Le Parti Québécois et son président feront les débats qui s’imposent
dans les
lieux appropriés. Il est évident que cela provoquera des tensions néfastes.
D’aucuns réalisent déjà que l’Affaire Michaud aura servi de catalyseur :
le chef
a manifestement du mal à répondre aux attentes qui ont accompagné le très
fort
résultat du vote de confiance reçu au dernier congrès national. Chacun doit
savoir que la politique de la terre brûlée ne grandira personne. Il faut
espérer que
cette embardée fasse comprendre à Lucien Bouchard qu’il a été élu pour
gouverner le Québec en mouvement et non pas pour gérer la Belle province.
C’est avec des projets fondateurs qu’on mobilise une population, qu’on lui
donne
confiance dans son potentiel et qu’on peut espérer lui inspirer l’audace et
le
dépassement.

Les libéraux , pour leur part, seraient mieux avisés de faire savoir en
quoi ils
peuvent représenter une alternative digne de bien servir nos intérêts
nationaux.
La tactique utilisée par le député Bergman rabaisse l’Opposition officielle
au rang
d’un groupuscule d’activistes pro-canadian. Elle illustre et participe du
même
esprit de démission qui a conduit les libéraux à refuser de soutenir la loi
99 et
marqué leur consentement à la minorisation du Québec. Jean Charest s’est
alors
comporté d’une manière indigne en laissant son parti piétiner notre
institution
suprême par un état qui a tout intérêt, par ailleurs, à voir dériver notre
Assemblée sous l’effet de manoeuvres comme celle que le PLQ a lancée le 14
décembre dernier. Il devrait lui aussi revenir aux exigences de sa fonction: c’est
à l’unanimité que l’Assemblée nationale devrait rescinder cette motion de
blâme.
Quant à Mario Dumont, l’occasion lui serait alors donnée de montrer qu’il
a les
qualités pour soutenir ses prétentions.

Il faut refuser la voie de la censure et de la médiocrité. Le premier
ministre doit
prendre l’initiative et faire preuve d’élévation d’esprit. Il est le
gardien des
institutions.

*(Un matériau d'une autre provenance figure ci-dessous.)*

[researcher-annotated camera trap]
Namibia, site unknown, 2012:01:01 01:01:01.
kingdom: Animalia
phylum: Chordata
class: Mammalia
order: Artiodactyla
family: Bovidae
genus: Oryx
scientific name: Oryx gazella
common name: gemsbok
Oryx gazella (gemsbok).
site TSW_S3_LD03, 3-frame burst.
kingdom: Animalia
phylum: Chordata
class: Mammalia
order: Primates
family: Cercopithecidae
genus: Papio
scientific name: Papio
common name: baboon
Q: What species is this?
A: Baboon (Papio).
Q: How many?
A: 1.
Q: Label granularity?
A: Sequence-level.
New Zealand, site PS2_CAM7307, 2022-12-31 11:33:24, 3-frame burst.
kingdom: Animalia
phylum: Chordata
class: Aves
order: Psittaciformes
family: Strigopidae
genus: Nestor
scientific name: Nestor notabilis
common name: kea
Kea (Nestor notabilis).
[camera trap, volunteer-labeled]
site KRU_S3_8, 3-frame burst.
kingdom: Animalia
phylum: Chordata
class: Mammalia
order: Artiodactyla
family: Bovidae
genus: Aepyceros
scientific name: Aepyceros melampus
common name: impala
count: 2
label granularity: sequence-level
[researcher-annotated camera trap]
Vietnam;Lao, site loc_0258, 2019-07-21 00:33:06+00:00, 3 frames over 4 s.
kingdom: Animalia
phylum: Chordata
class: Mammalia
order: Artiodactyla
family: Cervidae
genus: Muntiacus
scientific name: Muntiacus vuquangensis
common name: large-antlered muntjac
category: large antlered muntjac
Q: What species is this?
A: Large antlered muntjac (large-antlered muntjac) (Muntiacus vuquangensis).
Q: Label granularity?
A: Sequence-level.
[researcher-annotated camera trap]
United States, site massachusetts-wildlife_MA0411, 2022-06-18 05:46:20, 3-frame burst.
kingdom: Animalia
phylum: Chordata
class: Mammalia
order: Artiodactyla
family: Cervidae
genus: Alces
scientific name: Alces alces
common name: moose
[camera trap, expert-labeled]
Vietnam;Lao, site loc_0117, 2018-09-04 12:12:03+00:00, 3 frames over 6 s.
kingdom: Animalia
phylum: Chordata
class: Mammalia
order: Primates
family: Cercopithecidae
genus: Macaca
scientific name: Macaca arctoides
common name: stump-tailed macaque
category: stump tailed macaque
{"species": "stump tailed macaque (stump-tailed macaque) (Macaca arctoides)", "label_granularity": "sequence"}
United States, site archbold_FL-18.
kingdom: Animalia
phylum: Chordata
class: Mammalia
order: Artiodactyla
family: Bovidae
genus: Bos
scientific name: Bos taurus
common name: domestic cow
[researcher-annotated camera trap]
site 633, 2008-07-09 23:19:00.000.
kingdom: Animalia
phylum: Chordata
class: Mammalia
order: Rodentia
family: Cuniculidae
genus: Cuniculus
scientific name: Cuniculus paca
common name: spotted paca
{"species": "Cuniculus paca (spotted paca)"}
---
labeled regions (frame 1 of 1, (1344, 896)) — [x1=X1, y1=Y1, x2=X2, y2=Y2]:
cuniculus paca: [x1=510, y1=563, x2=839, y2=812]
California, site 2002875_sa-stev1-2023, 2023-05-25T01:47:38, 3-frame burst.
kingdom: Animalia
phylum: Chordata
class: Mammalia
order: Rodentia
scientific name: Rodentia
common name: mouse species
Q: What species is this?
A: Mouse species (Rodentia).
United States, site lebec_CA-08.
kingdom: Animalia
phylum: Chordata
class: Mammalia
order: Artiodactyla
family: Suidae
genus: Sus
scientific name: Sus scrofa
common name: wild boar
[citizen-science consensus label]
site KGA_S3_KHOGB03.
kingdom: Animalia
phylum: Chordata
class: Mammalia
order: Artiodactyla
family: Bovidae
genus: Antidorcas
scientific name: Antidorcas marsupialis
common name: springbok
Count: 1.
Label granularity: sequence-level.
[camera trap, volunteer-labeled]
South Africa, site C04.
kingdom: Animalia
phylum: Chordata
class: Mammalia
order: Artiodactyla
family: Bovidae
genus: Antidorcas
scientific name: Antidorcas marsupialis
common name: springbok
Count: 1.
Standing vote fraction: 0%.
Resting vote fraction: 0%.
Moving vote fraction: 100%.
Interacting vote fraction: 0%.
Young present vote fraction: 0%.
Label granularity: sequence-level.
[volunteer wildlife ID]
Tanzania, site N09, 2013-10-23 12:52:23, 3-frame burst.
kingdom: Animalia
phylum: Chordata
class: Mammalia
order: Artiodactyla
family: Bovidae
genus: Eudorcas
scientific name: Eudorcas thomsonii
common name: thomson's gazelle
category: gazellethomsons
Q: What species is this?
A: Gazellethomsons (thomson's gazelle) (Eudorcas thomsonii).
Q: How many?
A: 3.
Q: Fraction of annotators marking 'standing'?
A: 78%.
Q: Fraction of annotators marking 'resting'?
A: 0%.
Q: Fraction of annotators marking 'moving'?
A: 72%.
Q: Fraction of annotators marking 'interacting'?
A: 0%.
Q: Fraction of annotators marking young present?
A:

A lui d’abord, son rôle impose de savoir raison garder. C’est
ce
qu’on attend de Lucien Bouchard. Il nous évitera ainsi d’avoir à subir à
nouveau
la disgrâce de certains de ses ministres qui, au cours de ce sinistre épisode,
ont
agi et parlé comme des videurs de tripôt.

Robert Laplante
Action nationale

(8 janvier 2001)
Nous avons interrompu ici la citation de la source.